Frankfurt a.M. (epd). Der Vorstoß hochrangiger Theologen, Suizidassistenz in diakonischen Einrichtungen zu ermöglichen, sorgt weiter für heftige Diskussionen in der evangelischen Kirche. Der Theologieprofessor Günter Thomas kritisierte, die vorgebrachte Idee lege "die Axt an die theologischen Grundlagen der Diakonie". Auch der Suizid sei ein "Urteil über lebenswertes und nicht lebenswertes Leben", zu dem aus christlicher Sicht kein Mensch das Recht und die Einsicht habe. Der Hamburger Diakonie-Chef Dirk Ahrens sagte hingegen, die Debatte werde gebraucht. Man dürfe nicht versuchen, "die Diskussion unter dem Tisch zu halten".
Der Präsident des Diakonie-Bundesverbandes, Ulrich Lilie, hatte sich gemeinsam mit anderen Vertretern der Kirche für die Möglichkeit zur Suizidassistenz in diakonischen Einrichtungen ausgesprochen. Die offizielle Haltung der Evangelischen Kirche in Deutschland (EKD) schließt organisierte Suizidassistenz bislang aus. Die Hilfe beim Suizid, bei dem in der Regel Sterbewilligen ein todbringendes Medikament überlassen wird, ist zu unterscheiden von der aktiven Sterbehilfe, bei der ein Dritter das Mittel selbst verabreicht. Sie steht in Deutschland unter Strafe.
Thomas erklärte am Sonntag, es trage geradezu "Züge des Irrwitzigen", dass dieser Vorstoß inmitten der Corona-Krise publiziert worden sei. Während Mitarbeiter der Heime als Folge der Pandemie mit der Erschöpfung rängen, fielen ihnen protestantische Theologen in den Rücken, sagte der an der Ruhr-Universität in Bochum lehrende Professor und württembergische evangelische Pfarrer.
Thomas warnte vor einem Vertrauensverlust evangelischer Einrichtungen, sollten sie den Suizid unterstützen. Menschen müssten vertrauen können, dass sie auch dann, wenn sie sich in Not und Verzweiflung selbst nicht mehr trauen könnten, gut aufgehoben seien. Da kirchlich-diakonisches Handeln im Auftrag Gottes geschehe, müsse es sich an seinen Geboten orientieren.
Der Hamburger Diakonie-Chef Ahrens rief die Kirche dazu auf, die Debatte über Suizidassistenz offensiv zu führen. "Momentan werden Positionen von leitenden Geistlichen hochgehalten, die vor dem Urteil des Bundesverfassungsgerichts formuliert wurden. Das geht nicht mehr", sagte er dem Evangelischen Pressedienst (epd). Ahrens ist auch Vorsitzender des Ausschusses Diakonie im Evangelischen Werk für Diakonie und Entwicklung.

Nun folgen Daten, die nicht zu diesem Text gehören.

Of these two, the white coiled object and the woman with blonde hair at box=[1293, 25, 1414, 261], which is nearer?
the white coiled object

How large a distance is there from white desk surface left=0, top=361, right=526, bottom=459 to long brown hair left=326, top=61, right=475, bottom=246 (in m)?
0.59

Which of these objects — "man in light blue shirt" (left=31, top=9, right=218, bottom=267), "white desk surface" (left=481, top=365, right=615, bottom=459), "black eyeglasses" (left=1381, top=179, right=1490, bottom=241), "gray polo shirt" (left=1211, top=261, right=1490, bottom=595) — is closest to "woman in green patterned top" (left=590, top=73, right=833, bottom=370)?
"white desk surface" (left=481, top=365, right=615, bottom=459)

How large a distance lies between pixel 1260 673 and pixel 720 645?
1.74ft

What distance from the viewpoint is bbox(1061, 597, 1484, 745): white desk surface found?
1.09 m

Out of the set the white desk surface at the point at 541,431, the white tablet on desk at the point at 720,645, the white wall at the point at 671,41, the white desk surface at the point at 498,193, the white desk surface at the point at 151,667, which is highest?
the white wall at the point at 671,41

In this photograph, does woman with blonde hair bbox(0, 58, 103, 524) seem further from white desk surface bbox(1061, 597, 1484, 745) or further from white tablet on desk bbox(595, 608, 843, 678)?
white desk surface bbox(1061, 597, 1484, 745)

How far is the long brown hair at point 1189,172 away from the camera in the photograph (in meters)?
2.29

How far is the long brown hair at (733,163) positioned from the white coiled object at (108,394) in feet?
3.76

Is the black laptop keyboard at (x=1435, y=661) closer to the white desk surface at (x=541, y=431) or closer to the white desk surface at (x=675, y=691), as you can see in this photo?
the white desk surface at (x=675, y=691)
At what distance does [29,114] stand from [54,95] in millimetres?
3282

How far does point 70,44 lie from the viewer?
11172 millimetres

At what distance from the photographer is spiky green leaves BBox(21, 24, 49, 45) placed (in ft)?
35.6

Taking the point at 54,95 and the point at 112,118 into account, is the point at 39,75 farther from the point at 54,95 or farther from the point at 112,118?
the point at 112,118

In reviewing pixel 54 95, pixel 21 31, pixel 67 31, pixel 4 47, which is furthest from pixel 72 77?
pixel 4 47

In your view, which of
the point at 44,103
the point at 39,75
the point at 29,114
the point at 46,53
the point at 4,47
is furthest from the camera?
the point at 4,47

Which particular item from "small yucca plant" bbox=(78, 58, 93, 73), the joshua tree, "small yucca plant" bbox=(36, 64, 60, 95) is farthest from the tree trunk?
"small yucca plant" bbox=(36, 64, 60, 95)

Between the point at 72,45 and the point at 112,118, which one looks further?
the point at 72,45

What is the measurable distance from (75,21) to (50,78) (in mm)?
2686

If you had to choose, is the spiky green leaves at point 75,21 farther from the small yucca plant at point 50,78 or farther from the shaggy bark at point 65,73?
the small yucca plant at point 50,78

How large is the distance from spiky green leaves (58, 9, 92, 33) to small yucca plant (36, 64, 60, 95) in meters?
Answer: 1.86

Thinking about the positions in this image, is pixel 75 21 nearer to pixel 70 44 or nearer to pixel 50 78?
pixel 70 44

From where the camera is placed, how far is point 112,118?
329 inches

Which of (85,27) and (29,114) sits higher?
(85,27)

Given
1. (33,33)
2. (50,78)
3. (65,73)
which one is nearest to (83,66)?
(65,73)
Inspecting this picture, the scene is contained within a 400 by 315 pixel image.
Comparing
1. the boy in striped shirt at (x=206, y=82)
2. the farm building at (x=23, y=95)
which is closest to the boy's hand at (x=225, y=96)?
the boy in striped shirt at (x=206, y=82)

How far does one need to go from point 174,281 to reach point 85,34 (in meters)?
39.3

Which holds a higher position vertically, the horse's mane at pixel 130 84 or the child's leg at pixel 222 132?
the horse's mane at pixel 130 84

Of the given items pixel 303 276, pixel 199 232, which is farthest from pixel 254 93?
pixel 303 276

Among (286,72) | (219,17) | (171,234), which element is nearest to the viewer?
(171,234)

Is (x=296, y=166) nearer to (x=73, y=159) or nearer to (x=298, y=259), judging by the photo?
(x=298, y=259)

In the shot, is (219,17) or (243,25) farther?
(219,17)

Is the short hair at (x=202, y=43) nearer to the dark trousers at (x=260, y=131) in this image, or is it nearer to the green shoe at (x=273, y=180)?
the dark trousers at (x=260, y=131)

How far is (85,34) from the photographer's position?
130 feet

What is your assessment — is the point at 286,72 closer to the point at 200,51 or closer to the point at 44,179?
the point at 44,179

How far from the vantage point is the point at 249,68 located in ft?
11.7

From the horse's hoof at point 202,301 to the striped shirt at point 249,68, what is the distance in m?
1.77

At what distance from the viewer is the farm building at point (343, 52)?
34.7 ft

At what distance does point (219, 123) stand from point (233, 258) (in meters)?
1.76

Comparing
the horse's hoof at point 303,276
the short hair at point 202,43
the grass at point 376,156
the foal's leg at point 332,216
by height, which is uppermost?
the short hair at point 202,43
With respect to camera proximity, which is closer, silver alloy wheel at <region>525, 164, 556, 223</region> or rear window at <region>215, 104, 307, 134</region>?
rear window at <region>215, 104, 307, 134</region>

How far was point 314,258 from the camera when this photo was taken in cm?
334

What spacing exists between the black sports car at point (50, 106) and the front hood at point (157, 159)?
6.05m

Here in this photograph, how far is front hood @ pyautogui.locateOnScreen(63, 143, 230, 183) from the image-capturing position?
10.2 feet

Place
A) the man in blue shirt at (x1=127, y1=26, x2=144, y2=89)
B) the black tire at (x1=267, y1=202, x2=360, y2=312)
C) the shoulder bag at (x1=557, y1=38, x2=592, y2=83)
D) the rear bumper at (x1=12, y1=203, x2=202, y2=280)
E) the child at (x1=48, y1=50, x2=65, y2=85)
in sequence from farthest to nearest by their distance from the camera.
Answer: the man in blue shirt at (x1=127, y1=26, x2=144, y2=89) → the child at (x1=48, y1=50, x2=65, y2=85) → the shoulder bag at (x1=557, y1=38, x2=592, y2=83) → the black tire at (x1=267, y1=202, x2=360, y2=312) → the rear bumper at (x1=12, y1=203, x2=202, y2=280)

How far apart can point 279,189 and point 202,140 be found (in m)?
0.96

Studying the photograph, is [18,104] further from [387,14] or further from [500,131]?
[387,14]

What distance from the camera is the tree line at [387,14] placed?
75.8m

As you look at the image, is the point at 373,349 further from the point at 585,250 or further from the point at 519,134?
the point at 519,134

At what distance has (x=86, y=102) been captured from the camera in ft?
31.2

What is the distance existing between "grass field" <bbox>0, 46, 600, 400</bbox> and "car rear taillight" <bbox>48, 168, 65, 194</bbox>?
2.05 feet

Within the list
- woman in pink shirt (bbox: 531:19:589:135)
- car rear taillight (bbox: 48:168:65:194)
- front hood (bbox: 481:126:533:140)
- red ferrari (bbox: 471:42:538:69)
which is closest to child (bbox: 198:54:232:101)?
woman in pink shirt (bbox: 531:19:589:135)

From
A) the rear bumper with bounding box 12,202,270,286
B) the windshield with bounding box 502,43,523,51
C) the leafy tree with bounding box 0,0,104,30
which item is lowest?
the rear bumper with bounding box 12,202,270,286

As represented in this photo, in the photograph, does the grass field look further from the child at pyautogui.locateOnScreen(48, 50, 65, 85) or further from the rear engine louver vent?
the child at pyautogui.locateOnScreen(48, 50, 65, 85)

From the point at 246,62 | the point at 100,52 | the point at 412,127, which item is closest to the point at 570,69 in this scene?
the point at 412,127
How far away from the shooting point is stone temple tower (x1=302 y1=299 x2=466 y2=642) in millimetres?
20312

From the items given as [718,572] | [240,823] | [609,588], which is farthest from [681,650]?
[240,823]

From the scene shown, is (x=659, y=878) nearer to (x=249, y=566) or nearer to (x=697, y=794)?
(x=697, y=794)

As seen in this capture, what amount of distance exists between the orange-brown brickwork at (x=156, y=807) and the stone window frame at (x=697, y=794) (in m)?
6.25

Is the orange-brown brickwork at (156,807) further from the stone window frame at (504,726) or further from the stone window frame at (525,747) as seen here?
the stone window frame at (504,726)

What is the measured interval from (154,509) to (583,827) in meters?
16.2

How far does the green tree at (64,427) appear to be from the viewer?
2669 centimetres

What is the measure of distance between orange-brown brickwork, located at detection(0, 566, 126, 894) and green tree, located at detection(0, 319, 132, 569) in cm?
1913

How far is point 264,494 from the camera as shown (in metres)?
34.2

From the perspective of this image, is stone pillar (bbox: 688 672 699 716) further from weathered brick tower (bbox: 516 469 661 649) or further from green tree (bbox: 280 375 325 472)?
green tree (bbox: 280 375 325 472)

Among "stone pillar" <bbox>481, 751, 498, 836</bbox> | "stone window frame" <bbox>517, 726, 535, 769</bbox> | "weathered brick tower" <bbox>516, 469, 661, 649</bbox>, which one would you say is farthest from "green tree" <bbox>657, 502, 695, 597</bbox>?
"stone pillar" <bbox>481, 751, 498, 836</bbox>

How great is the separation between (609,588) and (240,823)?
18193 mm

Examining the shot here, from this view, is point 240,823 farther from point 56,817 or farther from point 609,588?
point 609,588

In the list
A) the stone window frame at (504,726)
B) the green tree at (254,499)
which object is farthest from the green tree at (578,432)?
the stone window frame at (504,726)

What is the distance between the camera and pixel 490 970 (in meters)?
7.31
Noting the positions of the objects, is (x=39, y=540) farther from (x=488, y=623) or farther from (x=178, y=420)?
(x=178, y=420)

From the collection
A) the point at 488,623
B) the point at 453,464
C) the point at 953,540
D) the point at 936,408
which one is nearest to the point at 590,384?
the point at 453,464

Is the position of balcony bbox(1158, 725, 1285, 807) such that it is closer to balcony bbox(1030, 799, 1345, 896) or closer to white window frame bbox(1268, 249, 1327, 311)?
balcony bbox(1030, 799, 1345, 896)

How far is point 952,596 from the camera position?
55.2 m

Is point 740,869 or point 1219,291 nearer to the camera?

Ahrens sagte, die Menschen vor Ort in den diakonischen Einrichtungen müssten konkret mit dem Sterbehilfe-Urteil des Bundesverfassungsgerichts umgehen. "Als Leitende müssen wir ihnen dabei helfen." Nicht zuletzt durch das Verfassungsgerichtsurteil sähen sich Einrichtungen in der ambulanten Pflege, in den Pflegeheimen und Krankenhäusern immer wieder mit dem Wunsch konfrontiert, dass Menschen ihr Leben beenden wollen.
Auslöser für die Debatte ist das Urteil des Bundesverfassungsgerichts zur Sterbehilfe im vergangenen Februar. Die Verfassungsrichter hatten den Klagen von Sterbehilfeorganisationen, Ärzten und Einzelpersonen Recht gegeben, die sich gegen das 2015 verabschiedete Verbot organisierter - sogenannter geschäftsmäßiger - Hilfe bei der Selbsttötung richteten. Die Karlsruher Richter erklärten das entsprechende Gesetz für nichtig und begründeten das mit dem Recht auf selbstbestimmtes Sterben, das auch Dritten die Assistenz beim Suizid erlaube.
Wichtigstes Ergebnis der innerkirchlichen Diskussion müssten Schutzkonzepte sein, betonte Ahrens. "Darin liegt der Schlüssel, um Sorgen und Vorbehalte auszuschließen", sagte der Diakoniechef: "Der Tod darf weder zum Businessmodell noch eine leichte Variante werden, um anderen nicht mehr zur Last zu fallen." Man brauche Verfahren und eine Vorstellung davon, wie Suizidassistenz in diakonischen Einrichtungen überhaupt ablaufen könnte, "bevor wir entscheiden können, ob assistierter Suizid in diakonischen Einrichtungen denkbar wäre".